### Extract to read
More than $2 billion a year are spent on pesticides to spray cotton. According to the Rodale Institute, the World Health Organization classifies eight of the 10 pesticides used to grow cotton in the United States as moderately to highly toxic to humans.
Additionally, unless cotton is clearly labeled as being organically grown, it is highly likely to be genetically modified cotton. The USDA has stated 93 to 98 percent of all cotton grown in the cotton-producing states of the USA is genetically modified to produce its own pesticide for bollworms. That insecticide is called Bt (bacillus thuringiensis). It also is modified to be resistant to the herbicide Roundup (glyphosate).
The process of dyeing cotton also is very damaging to the environment. It uses dyes that are in some cases carcinogenic. These include azo dyes and dyes that contain chromium, copper and zinc. Many times these dyes are illegally released into streams and rivers, killing fish and causing the water to turn blue or red.
The Rodale Institute points out 65 percent of cotton directly and indirectly enters our food chain. Cottonseed oil is in Crisco and is used to make Vitamin E. Cottonseed meal is fed to cattle. Those short fibers have another use as well: food additives.
Have you ever noticed the labels on some foods say cellulose? Unlike termites we cannot digest cellulose, so it basically goes in one end and out the other. It gives you a full feeling without adding calories. The list of foods containing cellulose is extensive and includes sports drinks, pizza, milk, cereals, soups, canned vegetables and many more.
A better choice would be organic cotton. It is not grown with synthetic fertilizers, pesticides or herbicides and is not genetically modified. Hydrogen peroxide, the stuff in your medicine cabinet, is used to replace chlorine in the bleaching process.
Plant-based dyes for cotton are becoming very popular and use plant extracts rather than heavy metal based dyes.
In some cases Mother Nature has produced rogue cotton plants that are not white but light pastel tones. These colored cousins of white cotton were believed to be first cultivated in the Andes Mountains. They literally grow in the colored state. You can find browns, greens, reds and tans. In the late 1980s Sally Fox expanded on the idea of growing colored cotton and patented her FOX Fiber.

### Given entries
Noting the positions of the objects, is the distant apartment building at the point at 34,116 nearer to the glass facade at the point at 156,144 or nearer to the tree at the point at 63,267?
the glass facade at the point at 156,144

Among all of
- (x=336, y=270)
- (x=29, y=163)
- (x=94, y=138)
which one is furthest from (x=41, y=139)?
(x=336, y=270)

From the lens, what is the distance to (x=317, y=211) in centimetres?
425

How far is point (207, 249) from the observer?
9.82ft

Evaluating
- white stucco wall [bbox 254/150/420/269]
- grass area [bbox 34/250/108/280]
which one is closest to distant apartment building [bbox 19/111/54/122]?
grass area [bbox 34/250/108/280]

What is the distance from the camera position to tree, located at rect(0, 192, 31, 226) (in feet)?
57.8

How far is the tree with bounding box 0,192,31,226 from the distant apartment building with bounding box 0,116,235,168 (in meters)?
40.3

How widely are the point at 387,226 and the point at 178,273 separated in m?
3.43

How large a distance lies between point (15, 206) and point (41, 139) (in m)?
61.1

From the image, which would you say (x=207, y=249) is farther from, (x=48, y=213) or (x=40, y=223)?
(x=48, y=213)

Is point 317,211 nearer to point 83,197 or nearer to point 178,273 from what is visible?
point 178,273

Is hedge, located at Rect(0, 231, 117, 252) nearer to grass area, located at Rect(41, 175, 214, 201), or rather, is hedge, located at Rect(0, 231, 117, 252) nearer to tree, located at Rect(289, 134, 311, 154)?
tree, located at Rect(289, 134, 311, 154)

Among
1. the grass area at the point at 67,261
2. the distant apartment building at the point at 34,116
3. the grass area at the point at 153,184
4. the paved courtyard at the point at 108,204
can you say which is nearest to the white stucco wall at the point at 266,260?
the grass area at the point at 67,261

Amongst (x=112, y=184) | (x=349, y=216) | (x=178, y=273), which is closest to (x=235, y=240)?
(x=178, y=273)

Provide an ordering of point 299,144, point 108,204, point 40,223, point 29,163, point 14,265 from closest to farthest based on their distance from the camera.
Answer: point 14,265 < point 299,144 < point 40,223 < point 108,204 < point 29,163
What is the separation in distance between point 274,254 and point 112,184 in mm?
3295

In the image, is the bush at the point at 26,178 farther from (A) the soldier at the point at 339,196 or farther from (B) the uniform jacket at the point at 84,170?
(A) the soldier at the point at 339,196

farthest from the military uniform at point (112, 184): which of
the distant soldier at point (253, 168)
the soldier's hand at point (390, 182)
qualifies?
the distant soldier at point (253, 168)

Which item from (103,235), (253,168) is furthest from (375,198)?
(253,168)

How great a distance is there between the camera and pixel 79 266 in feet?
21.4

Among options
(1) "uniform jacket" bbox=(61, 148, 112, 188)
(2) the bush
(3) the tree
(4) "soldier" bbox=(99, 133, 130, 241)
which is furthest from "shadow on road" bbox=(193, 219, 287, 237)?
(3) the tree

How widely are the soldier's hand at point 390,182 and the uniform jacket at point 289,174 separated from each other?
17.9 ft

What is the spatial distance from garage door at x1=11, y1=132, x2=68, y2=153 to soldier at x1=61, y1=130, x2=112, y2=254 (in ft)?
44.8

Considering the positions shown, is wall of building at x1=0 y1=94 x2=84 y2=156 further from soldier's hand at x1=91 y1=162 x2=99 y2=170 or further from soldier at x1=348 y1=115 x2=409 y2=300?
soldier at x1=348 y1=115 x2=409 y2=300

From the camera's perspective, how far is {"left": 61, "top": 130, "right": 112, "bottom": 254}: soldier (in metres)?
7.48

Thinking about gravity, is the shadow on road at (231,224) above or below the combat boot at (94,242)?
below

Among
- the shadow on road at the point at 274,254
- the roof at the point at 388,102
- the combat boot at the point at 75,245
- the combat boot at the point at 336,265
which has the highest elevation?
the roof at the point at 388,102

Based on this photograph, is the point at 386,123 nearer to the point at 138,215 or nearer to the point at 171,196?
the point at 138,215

### Work order A
Rewrite the passage on cotton from "The Rodale Institute points" to "well: food additives.", putting "livestock" in place of "cattle".
### Work order B
Summarize the passage on cotton in two sentences.
### Work order C
Continue the passage on cotton from the point where it stops.

### Your response A
The Rodale Institute points out 65 percent of cotton directly and indirectly enters our food chain. Cottonseed oil is in Crisco and is used to make Vitamin E. Cottonseed meal is fed to livestock. Those short fibers have another use as well: food additives.

### Your response B
Most cotton grown in the United States is genetically modified and sprayed with pesticides that the World Health Organization rates as moderately to highly toxic to humans, it is often dyed with sometimes carcinogenic dyes, and 65 percent of it enters the food chain through cottonseed oil, cottonseed meal and cellulose additives. Organic cotton is grown without synthetic fertilizers, pesticides, herbicides or genetic modification, is bleached with hydrogen peroxide instead of chlorine, and can be colored with plant-based dyes or grown in natural colors.

### Your response C
Historically speaking, there was a time when cotton wasnt king; hemp was the chosen fiber of the country. Many of our founding fathers had hemp farms. In fact farmers who owned land were required to grow hemp on some of their acreage. Hemp is four times stronger than cotton, requires a fourth of the water, doesnt require fertilizing or herbicides and is very pest resistant.
Prior to 1820 when the cotton gin was invented, more than 80 percent of clothing, textiles, bedding and even schoolbooks were made from hemp. Henry Fords first Model T was made to run on hemp gasoline. Hemp oil was used for paints and varnishes, and hemp made up over 90 percent of ships sails and ropes. Hemp was the largest cash crop in the US until the 20th century.
In the early 1900s during the Hoover presidency, the Dupont Chemical Company developed a process to make nylon from cellulose. It also was beginning to develop toxic pesticides.
Andrew Mellon became the principal investor in this company. In order to crush the hemp industry, Dupont, along with other corporate interests and lots of yellow journalism, convinced policy makers to declare hemp a dangerous drug and made cultivation illegal in the United States.
However, given that hemp is less than 0.3 percent THC (the active ingredient in marijuana), you could smoke a boatload of hemp and never get high. Note: I am not speaking from experience here.
Many countries have legalized industrial hemp cultivation including Canada and Great Britain. Some states have also legalized it but cannot move forward due to DEA regulations.
Now as we witness many states voting on various marijuana regulations and uses, isnt it time to bring hemp back as a textile material? Id rather look out at eco hemp fields than GMO cotton fields.